** START EXTRACTED DATA **

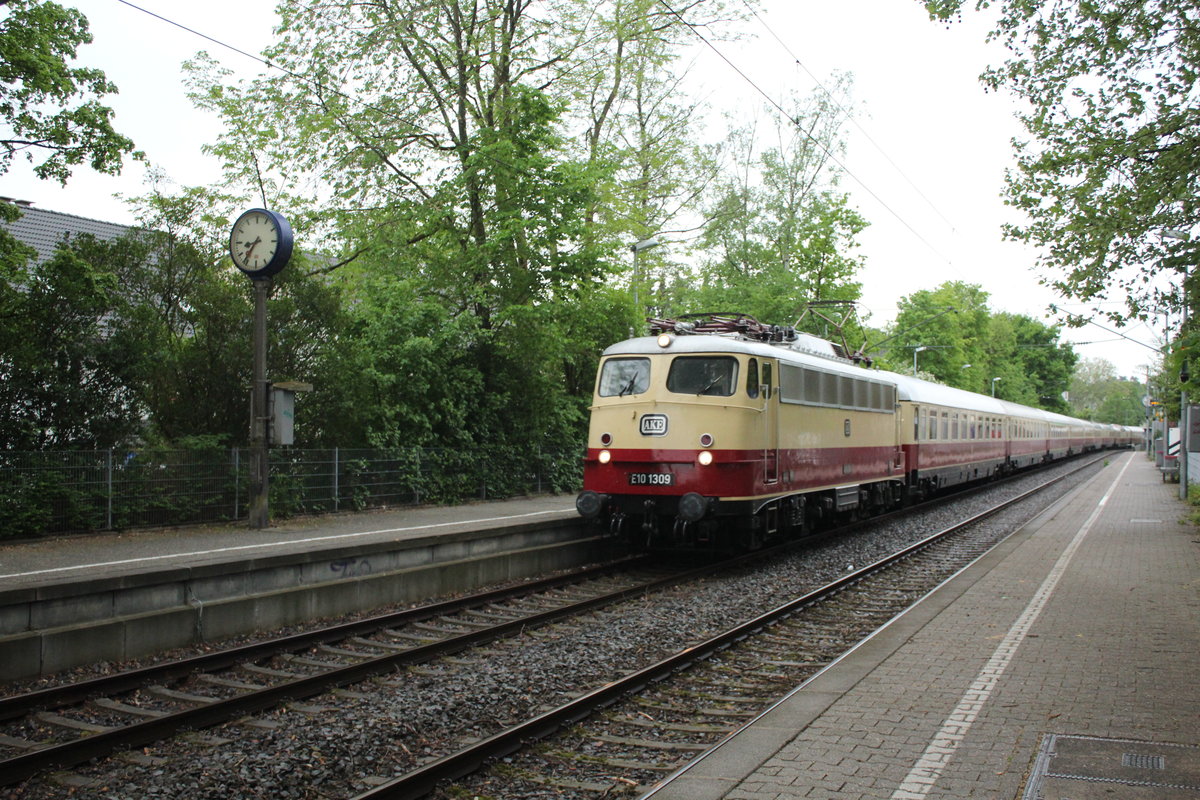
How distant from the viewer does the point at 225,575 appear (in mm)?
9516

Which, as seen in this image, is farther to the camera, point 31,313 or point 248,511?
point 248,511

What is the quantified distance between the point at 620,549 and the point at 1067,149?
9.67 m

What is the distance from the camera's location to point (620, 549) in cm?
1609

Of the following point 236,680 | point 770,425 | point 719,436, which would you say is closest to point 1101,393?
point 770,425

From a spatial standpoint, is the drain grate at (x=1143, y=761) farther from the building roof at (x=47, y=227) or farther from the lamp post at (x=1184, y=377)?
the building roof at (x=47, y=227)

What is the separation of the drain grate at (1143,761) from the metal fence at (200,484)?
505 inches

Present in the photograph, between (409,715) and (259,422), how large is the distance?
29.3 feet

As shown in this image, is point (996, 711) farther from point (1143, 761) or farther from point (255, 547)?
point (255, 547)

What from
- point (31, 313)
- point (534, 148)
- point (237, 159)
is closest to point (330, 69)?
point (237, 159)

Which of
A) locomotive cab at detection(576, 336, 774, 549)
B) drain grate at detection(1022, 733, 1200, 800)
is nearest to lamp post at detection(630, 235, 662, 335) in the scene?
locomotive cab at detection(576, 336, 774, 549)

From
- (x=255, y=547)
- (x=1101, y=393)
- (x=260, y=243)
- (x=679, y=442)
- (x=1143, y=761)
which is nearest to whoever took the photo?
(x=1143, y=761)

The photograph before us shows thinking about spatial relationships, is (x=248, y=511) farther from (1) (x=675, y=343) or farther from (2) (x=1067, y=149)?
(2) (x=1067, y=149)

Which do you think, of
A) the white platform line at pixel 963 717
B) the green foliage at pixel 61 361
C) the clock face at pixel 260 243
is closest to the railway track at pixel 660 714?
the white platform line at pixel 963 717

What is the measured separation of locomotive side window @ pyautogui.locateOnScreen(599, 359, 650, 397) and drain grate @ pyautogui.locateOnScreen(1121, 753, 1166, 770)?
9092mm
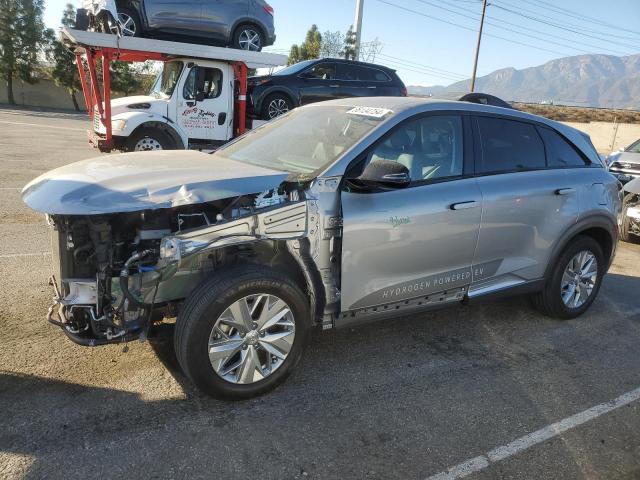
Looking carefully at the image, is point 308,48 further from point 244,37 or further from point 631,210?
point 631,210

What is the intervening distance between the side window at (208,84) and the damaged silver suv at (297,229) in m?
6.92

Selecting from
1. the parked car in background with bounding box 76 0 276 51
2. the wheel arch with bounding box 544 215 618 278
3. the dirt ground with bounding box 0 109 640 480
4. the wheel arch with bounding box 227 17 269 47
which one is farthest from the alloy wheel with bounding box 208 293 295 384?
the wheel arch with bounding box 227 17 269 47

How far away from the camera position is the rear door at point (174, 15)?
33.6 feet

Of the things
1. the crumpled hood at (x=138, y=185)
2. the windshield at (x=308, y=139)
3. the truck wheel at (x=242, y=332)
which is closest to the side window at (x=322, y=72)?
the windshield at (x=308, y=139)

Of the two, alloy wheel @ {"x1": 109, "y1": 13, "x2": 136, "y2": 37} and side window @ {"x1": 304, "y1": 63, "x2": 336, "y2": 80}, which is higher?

** END EXTRACTED DATA **

* [OBJECTIVE]
Looking at the records above, extract only the lines from the one with "What is the measured" through the last line, exactly, with the pictures left out.

* [COMPLETE ANSWER]
What is the measured separation of locomotive side window @ pyautogui.locateOnScreen(599, 359, 650, 397) and drain grate @ pyautogui.locateOnScreen(1121, 753, 1166, 770)?
9092mm
Looking carefully at the image, is point 308,48 further from point 244,37 or further from point 631,210?
point 631,210

What is the intervening distance between the side window at (208,84) and the damaged silver suv at (297,229) in m?
6.92

Selecting from
1. the parked car in background with bounding box 76 0 276 51
2. the wheel arch with bounding box 544 215 618 278
3. the dirt ground with bounding box 0 109 640 480
4. the wheel arch with bounding box 227 17 269 47
which one is farthest from the alloy wheel with bounding box 208 293 295 384?
the wheel arch with bounding box 227 17 269 47

How far away from the camera position is the rear door at point (174, 15)?
33.6 feet

Of the things
1. the crumpled hood at (x=138, y=185)
2. the windshield at (x=308, y=139)
3. the truck wheel at (x=242, y=332)
which is closest to the side window at (x=322, y=72)?
the windshield at (x=308, y=139)

Of the two, alloy wheel @ {"x1": 109, "y1": 13, "x2": 136, "y2": 37} and side window @ {"x1": 304, "y1": 63, "x2": 336, "y2": 80}, which is higher?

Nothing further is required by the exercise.